Alimentation : pour une agriculture biologique et locale (et de saison !) avant tout

par | 10 avril 2024

Les produits bios ont du sens s’ils proviennent d’exploitations situées à proximité pour favoriser les circuits courts et limiter l’empreinte carbone. Rencontre avec un exploitant du Chablais, à deux pas de la frontière suisse.

En 2010, Didier Reymond, à la tête d’une exploitation familiale à Veigy-Foncenex, franchit le pas et oriente l’activité maraîchère vers l’agriculture biologique. La production est certifiée en 2012 et le chiffre d’affaires s’élève à 900 000 euros en 2023.

« Avec les années, nous arrivons à faire autant de volume qu’avant », explique l’exploitant qui cultive sur onze hectares une cinquantaine de variétés différentes, dont une majorité de légumes, mais aussi quelques fraisiers et framboisiers.

En plus, le domaine compte 1 100 poules pondeuses qui produisent environ 800 oeufs par jour. Le choix du biologique a impliqué de réorganiser l’activité de l’exploitation agricole à responsabilité limitée. En effet, l’agriculture biologique oblige à n’utiliser que des produits phytosanitaires d’origine naturelle, rien de chimique, et suppose beaucoup d’opérations manuelles, telles que le désherbage, une activité chronophage.

« Une exploitation en bio nécessite environ 30 % de personnel supplémentaire », estime Didier Reymond, soit un surcoût important lié à la masse salariale. Et une hausse aussi des plans et des semences, dont le prix est généralement plus élevé. Mais le jeu en vaut la chandelle, à condition d’avoir les bons canaux de distribution.

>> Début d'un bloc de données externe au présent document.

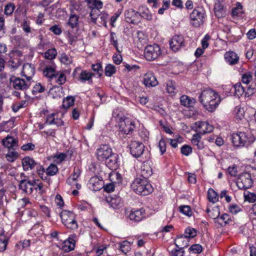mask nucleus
Segmentation results:
<instances>
[{"instance_id":"8","label":"nucleus","mask_w":256,"mask_h":256,"mask_svg":"<svg viewBox=\"0 0 256 256\" xmlns=\"http://www.w3.org/2000/svg\"><path fill=\"white\" fill-rule=\"evenodd\" d=\"M236 183L238 188L240 190H246L251 188L253 184V181L250 174L247 172L240 174Z\"/></svg>"},{"instance_id":"55","label":"nucleus","mask_w":256,"mask_h":256,"mask_svg":"<svg viewBox=\"0 0 256 256\" xmlns=\"http://www.w3.org/2000/svg\"><path fill=\"white\" fill-rule=\"evenodd\" d=\"M184 248H177L176 247L170 252L172 256H184Z\"/></svg>"},{"instance_id":"46","label":"nucleus","mask_w":256,"mask_h":256,"mask_svg":"<svg viewBox=\"0 0 256 256\" xmlns=\"http://www.w3.org/2000/svg\"><path fill=\"white\" fill-rule=\"evenodd\" d=\"M179 209L180 212L186 216H190L192 215L191 208L189 206H181Z\"/></svg>"},{"instance_id":"4","label":"nucleus","mask_w":256,"mask_h":256,"mask_svg":"<svg viewBox=\"0 0 256 256\" xmlns=\"http://www.w3.org/2000/svg\"><path fill=\"white\" fill-rule=\"evenodd\" d=\"M4 146L8 148V152L6 154V160L10 162H14L16 160V152L14 147L16 146V140L12 136H8L2 140Z\"/></svg>"},{"instance_id":"34","label":"nucleus","mask_w":256,"mask_h":256,"mask_svg":"<svg viewBox=\"0 0 256 256\" xmlns=\"http://www.w3.org/2000/svg\"><path fill=\"white\" fill-rule=\"evenodd\" d=\"M55 70L51 66H46L43 71V74L44 76L52 79L56 78L58 73L56 74Z\"/></svg>"},{"instance_id":"45","label":"nucleus","mask_w":256,"mask_h":256,"mask_svg":"<svg viewBox=\"0 0 256 256\" xmlns=\"http://www.w3.org/2000/svg\"><path fill=\"white\" fill-rule=\"evenodd\" d=\"M116 72L114 66L112 64H108L105 68L104 73L106 76H111Z\"/></svg>"},{"instance_id":"16","label":"nucleus","mask_w":256,"mask_h":256,"mask_svg":"<svg viewBox=\"0 0 256 256\" xmlns=\"http://www.w3.org/2000/svg\"><path fill=\"white\" fill-rule=\"evenodd\" d=\"M88 186L90 190L96 192L104 187V182L102 178L94 176L92 177L88 180Z\"/></svg>"},{"instance_id":"22","label":"nucleus","mask_w":256,"mask_h":256,"mask_svg":"<svg viewBox=\"0 0 256 256\" xmlns=\"http://www.w3.org/2000/svg\"><path fill=\"white\" fill-rule=\"evenodd\" d=\"M106 201L114 209H118L122 205L120 197L116 195H109L106 197Z\"/></svg>"},{"instance_id":"38","label":"nucleus","mask_w":256,"mask_h":256,"mask_svg":"<svg viewBox=\"0 0 256 256\" xmlns=\"http://www.w3.org/2000/svg\"><path fill=\"white\" fill-rule=\"evenodd\" d=\"M198 231L192 227H188L184 230V236L186 238H194L197 234Z\"/></svg>"},{"instance_id":"35","label":"nucleus","mask_w":256,"mask_h":256,"mask_svg":"<svg viewBox=\"0 0 256 256\" xmlns=\"http://www.w3.org/2000/svg\"><path fill=\"white\" fill-rule=\"evenodd\" d=\"M30 84L29 81L26 82L24 80L17 78V89L26 90L28 89Z\"/></svg>"},{"instance_id":"31","label":"nucleus","mask_w":256,"mask_h":256,"mask_svg":"<svg viewBox=\"0 0 256 256\" xmlns=\"http://www.w3.org/2000/svg\"><path fill=\"white\" fill-rule=\"evenodd\" d=\"M186 238L184 235L181 234L176 236L174 240V244L177 248H184L187 247L188 245V241L186 240Z\"/></svg>"},{"instance_id":"17","label":"nucleus","mask_w":256,"mask_h":256,"mask_svg":"<svg viewBox=\"0 0 256 256\" xmlns=\"http://www.w3.org/2000/svg\"><path fill=\"white\" fill-rule=\"evenodd\" d=\"M197 134H204L206 133H210L213 130V126L207 122H196Z\"/></svg>"},{"instance_id":"48","label":"nucleus","mask_w":256,"mask_h":256,"mask_svg":"<svg viewBox=\"0 0 256 256\" xmlns=\"http://www.w3.org/2000/svg\"><path fill=\"white\" fill-rule=\"evenodd\" d=\"M92 69L93 71L96 72L98 77H100L102 76L103 70L100 63L92 64Z\"/></svg>"},{"instance_id":"52","label":"nucleus","mask_w":256,"mask_h":256,"mask_svg":"<svg viewBox=\"0 0 256 256\" xmlns=\"http://www.w3.org/2000/svg\"><path fill=\"white\" fill-rule=\"evenodd\" d=\"M45 90L44 86H42L40 83H37L34 86L32 92L34 94L37 93H41Z\"/></svg>"},{"instance_id":"54","label":"nucleus","mask_w":256,"mask_h":256,"mask_svg":"<svg viewBox=\"0 0 256 256\" xmlns=\"http://www.w3.org/2000/svg\"><path fill=\"white\" fill-rule=\"evenodd\" d=\"M192 150L190 146L184 144L181 148L180 152L183 155L188 156L192 152Z\"/></svg>"},{"instance_id":"28","label":"nucleus","mask_w":256,"mask_h":256,"mask_svg":"<svg viewBox=\"0 0 256 256\" xmlns=\"http://www.w3.org/2000/svg\"><path fill=\"white\" fill-rule=\"evenodd\" d=\"M220 100L218 95V96H216L214 98H212L210 102H209L204 108L208 112H213L220 104Z\"/></svg>"},{"instance_id":"49","label":"nucleus","mask_w":256,"mask_h":256,"mask_svg":"<svg viewBox=\"0 0 256 256\" xmlns=\"http://www.w3.org/2000/svg\"><path fill=\"white\" fill-rule=\"evenodd\" d=\"M176 90V82L172 80H169L166 83V90L167 92L172 94H174V90Z\"/></svg>"},{"instance_id":"10","label":"nucleus","mask_w":256,"mask_h":256,"mask_svg":"<svg viewBox=\"0 0 256 256\" xmlns=\"http://www.w3.org/2000/svg\"><path fill=\"white\" fill-rule=\"evenodd\" d=\"M112 153V148L108 144H102L96 150V156L98 161L105 162Z\"/></svg>"},{"instance_id":"18","label":"nucleus","mask_w":256,"mask_h":256,"mask_svg":"<svg viewBox=\"0 0 256 256\" xmlns=\"http://www.w3.org/2000/svg\"><path fill=\"white\" fill-rule=\"evenodd\" d=\"M143 83L146 87L148 88L156 86L158 84L156 77L152 72H148L144 74Z\"/></svg>"},{"instance_id":"53","label":"nucleus","mask_w":256,"mask_h":256,"mask_svg":"<svg viewBox=\"0 0 256 256\" xmlns=\"http://www.w3.org/2000/svg\"><path fill=\"white\" fill-rule=\"evenodd\" d=\"M58 73V76H56V78H56V82L59 85H62L64 84L66 82V76L64 74L62 73Z\"/></svg>"},{"instance_id":"39","label":"nucleus","mask_w":256,"mask_h":256,"mask_svg":"<svg viewBox=\"0 0 256 256\" xmlns=\"http://www.w3.org/2000/svg\"><path fill=\"white\" fill-rule=\"evenodd\" d=\"M78 18L79 16L76 14L70 15L68 22V25L72 28L78 27Z\"/></svg>"},{"instance_id":"58","label":"nucleus","mask_w":256,"mask_h":256,"mask_svg":"<svg viewBox=\"0 0 256 256\" xmlns=\"http://www.w3.org/2000/svg\"><path fill=\"white\" fill-rule=\"evenodd\" d=\"M15 8V5L13 3H9L5 6L4 12L6 15L11 14Z\"/></svg>"},{"instance_id":"3","label":"nucleus","mask_w":256,"mask_h":256,"mask_svg":"<svg viewBox=\"0 0 256 256\" xmlns=\"http://www.w3.org/2000/svg\"><path fill=\"white\" fill-rule=\"evenodd\" d=\"M60 216L62 224L67 228L72 230L78 228V225L76 220V215L72 212L63 210L60 213Z\"/></svg>"},{"instance_id":"32","label":"nucleus","mask_w":256,"mask_h":256,"mask_svg":"<svg viewBox=\"0 0 256 256\" xmlns=\"http://www.w3.org/2000/svg\"><path fill=\"white\" fill-rule=\"evenodd\" d=\"M75 248V240L74 238H69L66 240L62 246V250L66 252H69L74 250Z\"/></svg>"},{"instance_id":"12","label":"nucleus","mask_w":256,"mask_h":256,"mask_svg":"<svg viewBox=\"0 0 256 256\" xmlns=\"http://www.w3.org/2000/svg\"><path fill=\"white\" fill-rule=\"evenodd\" d=\"M218 96V94L215 92L214 90L209 88L206 89L202 91L201 94L198 96L200 102L202 104L204 107L206 104L210 102L212 98L215 96Z\"/></svg>"},{"instance_id":"62","label":"nucleus","mask_w":256,"mask_h":256,"mask_svg":"<svg viewBox=\"0 0 256 256\" xmlns=\"http://www.w3.org/2000/svg\"><path fill=\"white\" fill-rule=\"evenodd\" d=\"M56 114L52 113L50 114H48L47 117L46 122H44V124H52L55 123L56 119L54 118V116H56Z\"/></svg>"},{"instance_id":"20","label":"nucleus","mask_w":256,"mask_h":256,"mask_svg":"<svg viewBox=\"0 0 256 256\" xmlns=\"http://www.w3.org/2000/svg\"><path fill=\"white\" fill-rule=\"evenodd\" d=\"M35 74V69L34 66L30 64H24L21 74L26 78L27 81H30Z\"/></svg>"},{"instance_id":"33","label":"nucleus","mask_w":256,"mask_h":256,"mask_svg":"<svg viewBox=\"0 0 256 256\" xmlns=\"http://www.w3.org/2000/svg\"><path fill=\"white\" fill-rule=\"evenodd\" d=\"M14 118H12L9 120L4 122L0 124V130L8 132L14 126Z\"/></svg>"},{"instance_id":"6","label":"nucleus","mask_w":256,"mask_h":256,"mask_svg":"<svg viewBox=\"0 0 256 256\" xmlns=\"http://www.w3.org/2000/svg\"><path fill=\"white\" fill-rule=\"evenodd\" d=\"M72 75L74 78L77 79L78 81L82 83H85L86 81H88L90 84H92V78L94 76V73L86 70H82L80 67L74 68Z\"/></svg>"},{"instance_id":"14","label":"nucleus","mask_w":256,"mask_h":256,"mask_svg":"<svg viewBox=\"0 0 256 256\" xmlns=\"http://www.w3.org/2000/svg\"><path fill=\"white\" fill-rule=\"evenodd\" d=\"M126 22L130 24H136L140 22V15L138 11L130 8L124 12Z\"/></svg>"},{"instance_id":"63","label":"nucleus","mask_w":256,"mask_h":256,"mask_svg":"<svg viewBox=\"0 0 256 256\" xmlns=\"http://www.w3.org/2000/svg\"><path fill=\"white\" fill-rule=\"evenodd\" d=\"M228 172L230 176H236L238 173L236 166V164H234L232 166H229L228 168Z\"/></svg>"},{"instance_id":"43","label":"nucleus","mask_w":256,"mask_h":256,"mask_svg":"<svg viewBox=\"0 0 256 256\" xmlns=\"http://www.w3.org/2000/svg\"><path fill=\"white\" fill-rule=\"evenodd\" d=\"M236 6L232 9V16H238L240 14H242L244 11L242 10V6L240 2L236 3Z\"/></svg>"},{"instance_id":"56","label":"nucleus","mask_w":256,"mask_h":256,"mask_svg":"<svg viewBox=\"0 0 256 256\" xmlns=\"http://www.w3.org/2000/svg\"><path fill=\"white\" fill-rule=\"evenodd\" d=\"M7 246V240L2 234H0V252H4Z\"/></svg>"},{"instance_id":"25","label":"nucleus","mask_w":256,"mask_h":256,"mask_svg":"<svg viewBox=\"0 0 256 256\" xmlns=\"http://www.w3.org/2000/svg\"><path fill=\"white\" fill-rule=\"evenodd\" d=\"M152 174V170L148 162L144 160L143 164L141 167L140 176L142 178L148 180V178Z\"/></svg>"},{"instance_id":"29","label":"nucleus","mask_w":256,"mask_h":256,"mask_svg":"<svg viewBox=\"0 0 256 256\" xmlns=\"http://www.w3.org/2000/svg\"><path fill=\"white\" fill-rule=\"evenodd\" d=\"M180 104L187 107H193L196 100L194 98H190L186 95H182L180 98Z\"/></svg>"},{"instance_id":"30","label":"nucleus","mask_w":256,"mask_h":256,"mask_svg":"<svg viewBox=\"0 0 256 256\" xmlns=\"http://www.w3.org/2000/svg\"><path fill=\"white\" fill-rule=\"evenodd\" d=\"M16 51L15 50H12L8 54V58L7 62V66L11 69L12 71H14L16 68Z\"/></svg>"},{"instance_id":"15","label":"nucleus","mask_w":256,"mask_h":256,"mask_svg":"<svg viewBox=\"0 0 256 256\" xmlns=\"http://www.w3.org/2000/svg\"><path fill=\"white\" fill-rule=\"evenodd\" d=\"M146 210L144 208L132 209L128 215V218L130 220L138 222L146 217Z\"/></svg>"},{"instance_id":"59","label":"nucleus","mask_w":256,"mask_h":256,"mask_svg":"<svg viewBox=\"0 0 256 256\" xmlns=\"http://www.w3.org/2000/svg\"><path fill=\"white\" fill-rule=\"evenodd\" d=\"M212 212L209 214V216L213 219L218 218L220 214V208L218 206L214 208L212 210Z\"/></svg>"},{"instance_id":"44","label":"nucleus","mask_w":256,"mask_h":256,"mask_svg":"<svg viewBox=\"0 0 256 256\" xmlns=\"http://www.w3.org/2000/svg\"><path fill=\"white\" fill-rule=\"evenodd\" d=\"M234 88V95L238 97L242 96L244 92V88L240 83L236 84Z\"/></svg>"},{"instance_id":"37","label":"nucleus","mask_w":256,"mask_h":256,"mask_svg":"<svg viewBox=\"0 0 256 256\" xmlns=\"http://www.w3.org/2000/svg\"><path fill=\"white\" fill-rule=\"evenodd\" d=\"M208 200L213 203L216 202L218 200V194L212 189L209 188L208 192Z\"/></svg>"},{"instance_id":"26","label":"nucleus","mask_w":256,"mask_h":256,"mask_svg":"<svg viewBox=\"0 0 256 256\" xmlns=\"http://www.w3.org/2000/svg\"><path fill=\"white\" fill-rule=\"evenodd\" d=\"M118 159V154L112 152L105 162H106V166L110 168L116 170L119 166Z\"/></svg>"},{"instance_id":"61","label":"nucleus","mask_w":256,"mask_h":256,"mask_svg":"<svg viewBox=\"0 0 256 256\" xmlns=\"http://www.w3.org/2000/svg\"><path fill=\"white\" fill-rule=\"evenodd\" d=\"M244 198L250 202H254L256 201V194L254 193L248 192L247 194H244Z\"/></svg>"},{"instance_id":"50","label":"nucleus","mask_w":256,"mask_h":256,"mask_svg":"<svg viewBox=\"0 0 256 256\" xmlns=\"http://www.w3.org/2000/svg\"><path fill=\"white\" fill-rule=\"evenodd\" d=\"M66 158V154L65 153L60 152L54 156L53 158L54 162L58 164H60L64 161Z\"/></svg>"},{"instance_id":"42","label":"nucleus","mask_w":256,"mask_h":256,"mask_svg":"<svg viewBox=\"0 0 256 256\" xmlns=\"http://www.w3.org/2000/svg\"><path fill=\"white\" fill-rule=\"evenodd\" d=\"M58 170V166L56 164H52L46 169V172L48 176H53L56 174Z\"/></svg>"},{"instance_id":"19","label":"nucleus","mask_w":256,"mask_h":256,"mask_svg":"<svg viewBox=\"0 0 256 256\" xmlns=\"http://www.w3.org/2000/svg\"><path fill=\"white\" fill-rule=\"evenodd\" d=\"M118 122L120 131L123 132L124 134H128L133 131L134 125L130 121L126 122L124 118H120Z\"/></svg>"},{"instance_id":"57","label":"nucleus","mask_w":256,"mask_h":256,"mask_svg":"<svg viewBox=\"0 0 256 256\" xmlns=\"http://www.w3.org/2000/svg\"><path fill=\"white\" fill-rule=\"evenodd\" d=\"M60 62L66 64H70L72 62V58L66 54L65 53H63L61 54L60 57Z\"/></svg>"},{"instance_id":"41","label":"nucleus","mask_w":256,"mask_h":256,"mask_svg":"<svg viewBox=\"0 0 256 256\" xmlns=\"http://www.w3.org/2000/svg\"><path fill=\"white\" fill-rule=\"evenodd\" d=\"M100 9V8H94L90 10V15L92 22L94 24H96V20L99 19L100 14L101 13Z\"/></svg>"},{"instance_id":"9","label":"nucleus","mask_w":256,"mask_h":256,"mask_svg":"<svg viewBox=\"0 0 256 256\" xmlns=\"http://www.w3.org/2000/svg\"><path fill=\"white\" fill-rule=\"evenodd\" d=\"M170 50L174 52H177L185 46L184 40L182 35L176 34L169 40Z\"/></svg>"},{"instance_id":"64","label":"nucleus","mask_w":256,"mask_h":256,"mask_svg":"<svg viewBox=\"0 0 256 256\" xmlns=\"http://www.w3.org/2000/svg\"><path fill=\"white\" fill-rule=\"evenodd\" d=\"M229 210L232 214H236L241 210V208L238 205L232 204L229 206Z\"/></svg>"},{"instance_id":"40","label":"nucleus","mask_w":256,"mask_h":256,"mask_svg":"<svg viewBox=\"0 0 256 256\" xmlns=\"http://www.w3.org/2000/svg\"><path fill=\"white\" fill-rule=\"evenodd\" d=\"M74 102V98L72 96H68L62 101V107L64 108H68L72 106Z\"/></svg>"},{"instance_id":"1","label":"nucleus","mask_w":256,"mask_h":256,"mask_svg":"<svg viewBox=\"0 0 256 256\" xmlns=\"http://www.w3.org/2000/svg\"><path fill=\"white\" fill-rule=\"evenodd\" d=\"M232 142L235 147H248L255 140L254 138L250 133L238 132L232 136Z\"/></svg>"},{"instance_id":"24","label":"nucleus","mask_w":256,"mask_h":256,"mask_svg":"<svg viewBox=\"0 0 256 256\" xmlns=\"http://www.w3.org/2000/svg\"><path fill=\"white\" fill-rule=\"evenodd\" d=\"M22 164L24 170H28L36 167L38 162H36L33 158L30 156H26L22 160Z\"/></svg>"},{"instance_id":"2","label":"nucleus","mask_w":256,"mask_h":256,"mask_svg":"<svg viewBox=\"0 0 256 256\" xmlns=\"http://www.w3.org/2000/svg\"><path fill=\"white\" fill-rule=\"evenodd\" d=\"M131 188L138 194L146 196L153 192V188L148 180L142 178L134 180L131 184Z\"/></svg>"},{"instance_id":"51","label":"nucleus","mask_w":256,"mask_h":256,"mask_svg":"<svg viewBox=\"0 0 256 256\" xmlns=\"http://www.w3.org/2000/svg\"><path fill=\"white\" fill-rule=\"evenodd\" d=\"M188 250L194 254H200L202 251V247L200 244H194L190 247Z\"/></svg>"},{"instance_id":"36","label":"nucleus","mask_w":256,"mask_h":256,"mask_svg":"<svg viewBox=\"0 0 256 256\" xmlns=\"http://www.w3.org/2000/svg\"><path fill=\"white\" fill-rule=\"evenodd\" d=\"M88 6L90 10L102 8L103 4L102 2L100 0H88Z\"/></svg>"},{"instance_id":"47","label":"nucleus","mask_w":256,"mask_h":256,"mask_svg":"<svg viewBox=\"0 0 256 256\" xmlns=\"http://www.w3.org/2000/svg\"><path fill=\"white\" fill-rule=\"evenodd\" d=\"M57 52L55 48L48 50L44 54V57L48 60H52L56 56Z\"/></svg>"},{"instance_id":"21","label":"nucleus","mask_w":256,"mask_h":256,"mask_svg":"<svg viewBox=\"0 0 256 256\" xmlns=\"http://www.w3.org/2000/svg\"><path fill=\"white\" fill-rule=\"evenodd\" d=\"M215 16L218 18H224L226 16V10L224 8V2L217 0L214 6Z\"/></svg>"},{"instance_id":"7","label":"nucleus","mask_w":256,"mask_h":256,"mask_svg":"<svg viewBox=\"0 0 256 256\" xmlns=\"http://www.w3.org/2000/svg\"><path fill=\"white\" fill-rule=\"evenodd\" d=\"M162 54L160 46L156 44L148 45L144 48V56L146 59L148 61L156 60Z\"/></svg>"},{"instance_id":"27","label":"nucleus","mask_w":256,"mask_h":256,"mask_svg":"<svg viewBox=\"0 0 256 256\" xmlns=\"http://www.w3.org/2000/svg\"><path fill=\"white\" fill-rule=\"evenodd\" d=\"M138 12L140 15V19L143 18L147 20H152V15L146 6H140L138 8Z\"/></svg>"},{"instance_id":"5","label":"nucleus","mask_w":256,"mask_h":256,"mask_svg":"<svg viewBox=\"0 0 256 256\" xmlns=\"http://www.w3.org/2000/svg\"><path fill=\"white\" fill-rule=\"evenodd\" d=\"M190 22L196 28L200 26L204 23L206 18V12L202 8H195L190 14Z\"/></svg>"},{"instance_id":"13","label":"nucleus","mask_w":256,"mask_h":256,"mask_svg":"<svg viewBox=\"0 0 256 256\" xmlns=\"http://www.w3.org/2000/svg\"><path fill=\"white\" fill-rule=\"evenodd\" d=\"M36 184V180L32 181L28 180V179L22 180L18 184V188L22 192L26 194H30L32 192L33 186Z\"/></svg>"},{"instance_id":"23","label":"nucleus","mask_w":256,"mask_h":256,"mask_svg":"<svg viewBox=\"0 0 256 256\" xmlns=\"http://www.w3.org/2000/svg\"><path fill=\"white\" fill-rule=\"evenodd\" d=\"M226 62L230 65H235L238 64L240 60L238 54L233 51H228L224 54Z\"/></svg>"},{"instance_id":"11","label":"nucleus","mask_w":256,"mask_h":256,"mask_svg":"<svg viewBox=\"0 0 256 256\" xmlns=\"http://www.w3.org/2000/svg\"><path fill=\"white\" fill-rule=\"evenodd\" d=\"M129 148L131 154L136 158L141 157L144 153L145 146L142 142L138 141H132L129 144Z\"/></svg>"},{"instance_id":"60","label":"nucleus","mask_w":256,"mask_h":256,"mask_svg":"<svg viewBox=\"0 0 256 256\" xmlns=\"http://www.w3.org/2000/svg\"><path fill=\"white\" fill-rule=\"evenodd\" d=\"M252 80V75L250 72L244 74L242 78V81L244 84H248Z\"/></svg>"}]
</instances>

Vente directe et maîtrisée

En 2018, en plus des marchés, il crée donc une boutique de vente aux particuliers, baptisée « Aux légumes de saison », sous le statut d’une société anonyme à responsabilité limitée. La boutique distribue en majorité sa production. Une vente au détail et non plus en gros, qui évidemment augmente la marge.

« Avec les années, nous arrivons à faire autant de volume qu’avant », explique l’exploitant qui cultive sur onze hectares une cinquantaine de variétés différentes, dont une majorité de légumes, mais aussi quelques fraisiers et framboisiers.

« Pour certaines variétés, j’arrive même à proposer des prix équivalents à ceux d’une exploitation conventionnelle », souligne-t-il. Il complète ses étals avec des productions locales de fruits, de produits d’épicerie tels que des confitures artisanales, de la viande, des produits laitiers…

Mais aussi des agrumes, qui certes proviennent de fermes bios en Espagne, « qui répondent à la demande des consommateurs de trouver sur place un large choix. Nous proposons des produits de saison et locaux le plus possible », résume-t-il. La clientèle vient du Chablais, du Genevois français et de Suisse.

« Depuis le lancement voilà six ans, nous n’avons pas vraiment fait de publicité, mais nous accroissons notre activité chaque année », observe Didier Reymond qui affiche deux millions d’euros de chiffre d’affaires en 2023, et 17 salariés, répartis dans la boutique et l’exploitation. Le magasin situé route des Mermes, à Veigy-Foncenex, a d’ailleurs été agrandi de 30 m2 en 2021 pour atteindre les 100 m2. Preuve que le bio local séduit les consommateurs.

Répartition dans les territoires

La part des surfaces en bio au bénéfice des paiements directs par rapport à la Surface agricole utile (SAU) est passée de 15,7 % à 18,2 % entre 2022 et 2023 dans le canton de Genève, soit en volume près de 1 720 hectares. 63 exploitations inscrites aux paiements directs sont en bio, « dont deux ne touchent pas les primes Bio Fédérales puisque ce sont des fondations », souligne l’Office cantonal de l’agriculture.

Parmi les cultures qui composent environ 40 % du total, on retrouve les céréales, les légumineuses, plantes sarclées (betteraves à sucre, pommes de terre), plantes aromatiques et médicinales.

Dans les pays de Savoie, en 2022, plus de 550 exploitations sont engagées en bio (certifiées ou en conversion) dont 70 % sont à dominante végétale et 30 % en élevage. Ce sont plus de 13 300 hectares cultivés répartis dans les deux départements (8 095 en Haute-Savoie et 5 212 en Savoie), ce qui représente 5,5 % de la SAU totale (Source : Panorama de la Chambre d’agriculture Savoie Mont-Blanc).